Skin rashes are common problems for people with HIV. As the white cell count drops, the frequency of rashes increases. New and old medications can also cause rashes over the course of years as medications may be changed repeatedly. Bacterial infections and infestations of scabies may also occur, which lead to itch and discomfort for those with HIV. Moreover, patients are susceptible to skin cancer, which has its own side effects and may involve invasive procedures to treat.

Skin Rash and HIV

  • According to the Australasian College of Dermatologists, about 90 percent of HIV patients will experience skin changes. The spectrum of skin changes is wide-ranging, from seroconversion Illness, which is contracted two to four weeks after exposure to HIV, to viral infections, such as herpes, shingles and warts. HIV patients are also prone to fungal infections, such as thrush, bacterial infections and parasitic infections. In the latter stages of the illness, more serious skin cancers may develop, such as Kaposi’s Sarcoma and melanoma. Good virus control and stabilization of the immune system help HIV patients avoid serious skin conditions or cancers associated with the disorder.

Scabies

  • Scabies may be at the core of a rash on the wrist. The scabies parasite may manifest as a rash on the wrists, between the fingers, or in the genital region, breasts, buttocks or elbows. The rash will be pink to red in color and very itchy.
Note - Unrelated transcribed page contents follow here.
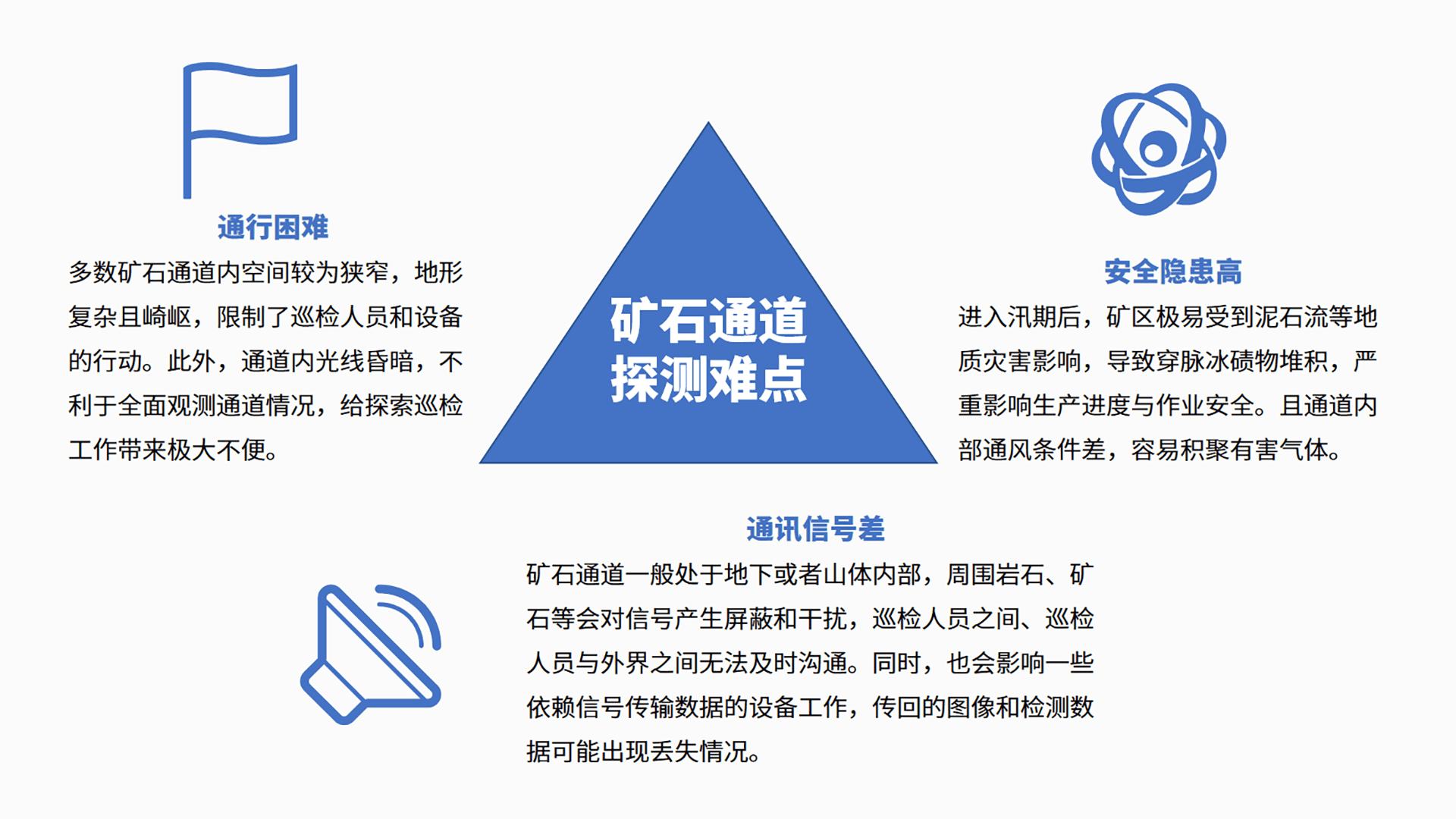 通行困难

多数矿石通道内空间较为狭窄，地形复杂且崎岖，限制了巡检人员和设备的行动。此外，通道内光线昏暗，不利于全面观测通道情况，给探索巡检工作带来极大不便。

矿石通道探测难点

安全隐患高

进入汛期后，矿区极易受到泥石流等地质灾害影响，导致穿脉冰碛物堆积，严重影响生产进度与作业安全。且通道内部通风条件差，容易积聚有害气体。

通讯信号差

矿石通道一般处于地下或者山体内部，周围岩石、矿石等会对信号产生屏蔽和干扰，巡检人员之间、巡检人员与外界之间无法及时沟通。同时，也会影响一些依赖信号传输数据的设备工作，传回的图像和检测数据可能出现丢失情况。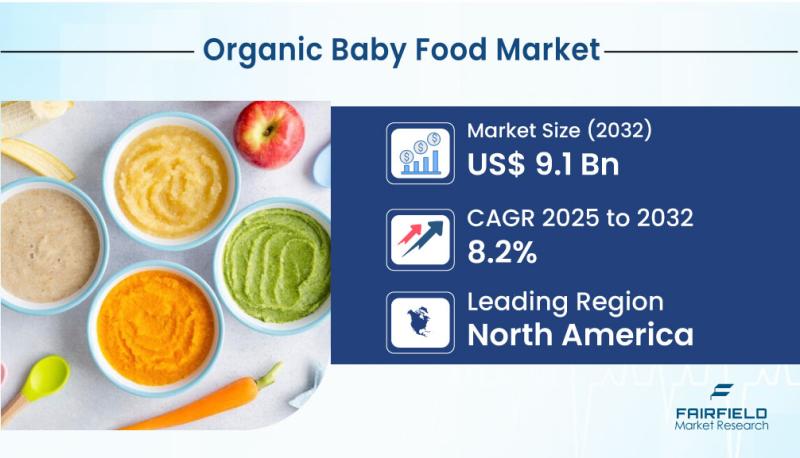 Organic Baby Food Market

Market Size (2032)
US$ 9.1 Bn

CAGR 2025 to 2032
8.2%

Leading Region
North America

FAIRFIELD
Market Research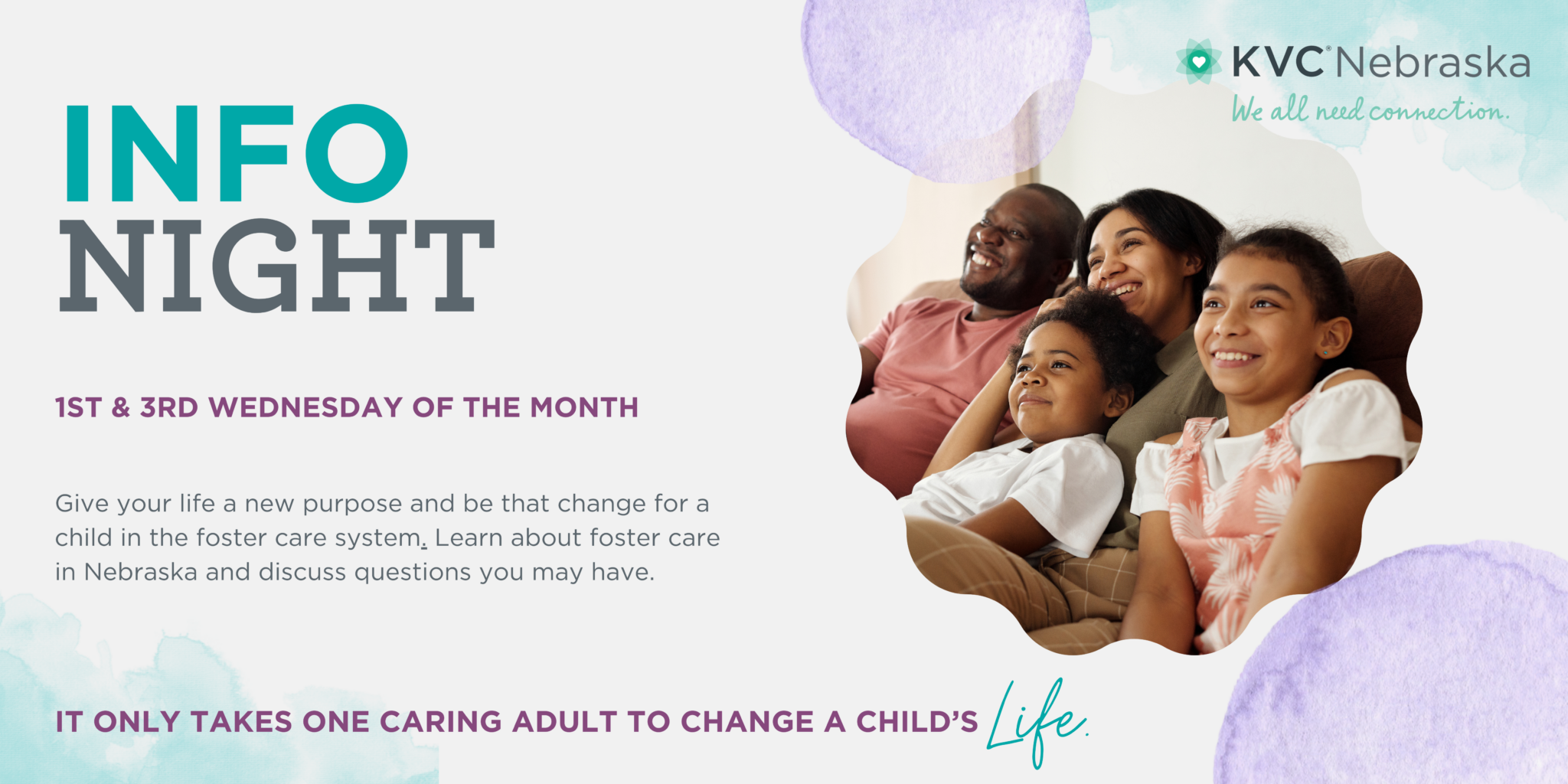 KVC Nebraska
We all need connection.

INFO
NIGHT

1ST & 3RD WEDNESDAY OF THE MONTH

Give your life a new purpose and be that change for a child in the foster care system. Learn about foster care in Nebraska and discuss questions you may have.

IT ONLY TAKES ONE CARING ADULT TO CHANGE A CHILD'S Life.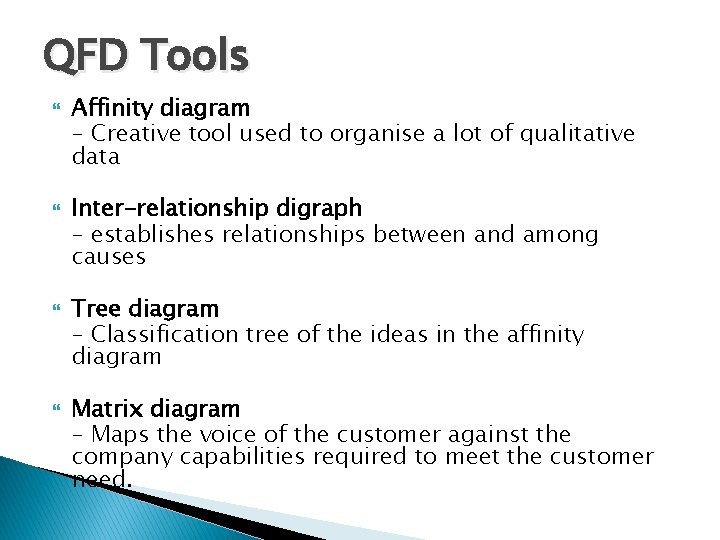 QFD Tools

Affinity diagram
– Creative tool used to organise a lot of qualitative data

Inter-relationship digraph
– establishes relationships between and among causes

Tree diagram
– Classification tree of the ideas in the affinity diagram

Matrix diagram
– Maps the voice of the customer against the company capabilities required to meet the customer need.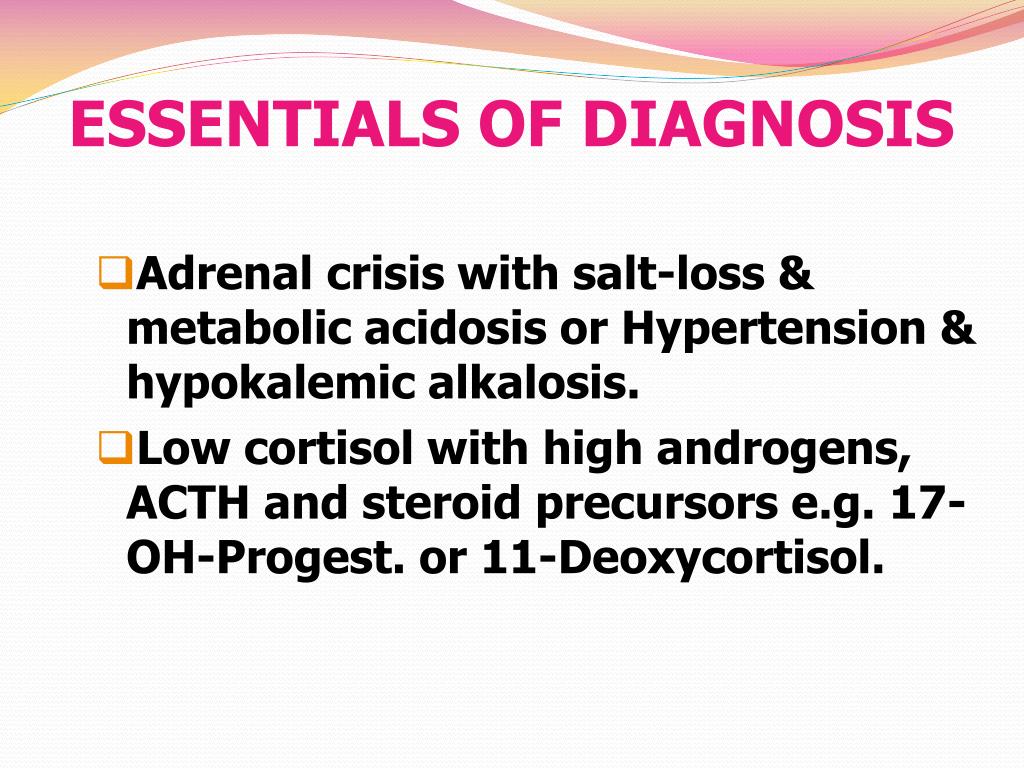 ESSENTIALS OF DIAGNOSIS

❑Adrenal crisis with salt-loss & metabolic acidosis or Hypertension & hypokalemic alkalosis.

❑Low cortisol with high androgens, ACTH and steroid precursors e.g. 17-OH-Progest. or 11-Deoxycortisol.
The scabies mite lives on human skin and is spread by sexual contact, infested clothing, bedding or close personal contact. The condition is treated with a cream. Clothing and bedding must be washed in hot water to prevent reinfestation.

Drug Rashes

  • Drug rashes are the most common reason for changing HIV medications. These rashes can occur anywhere on the body, including the wrists. Sulfonamides and other antibiotics are common causes of rashes. Newer anti-viral medications are also contributors to rashes, such as nevirapine, efavirenz, delavirdine, amprenavir and abacovir. Skin reactions usually occur over a slow period of time and may take years to fully manifest.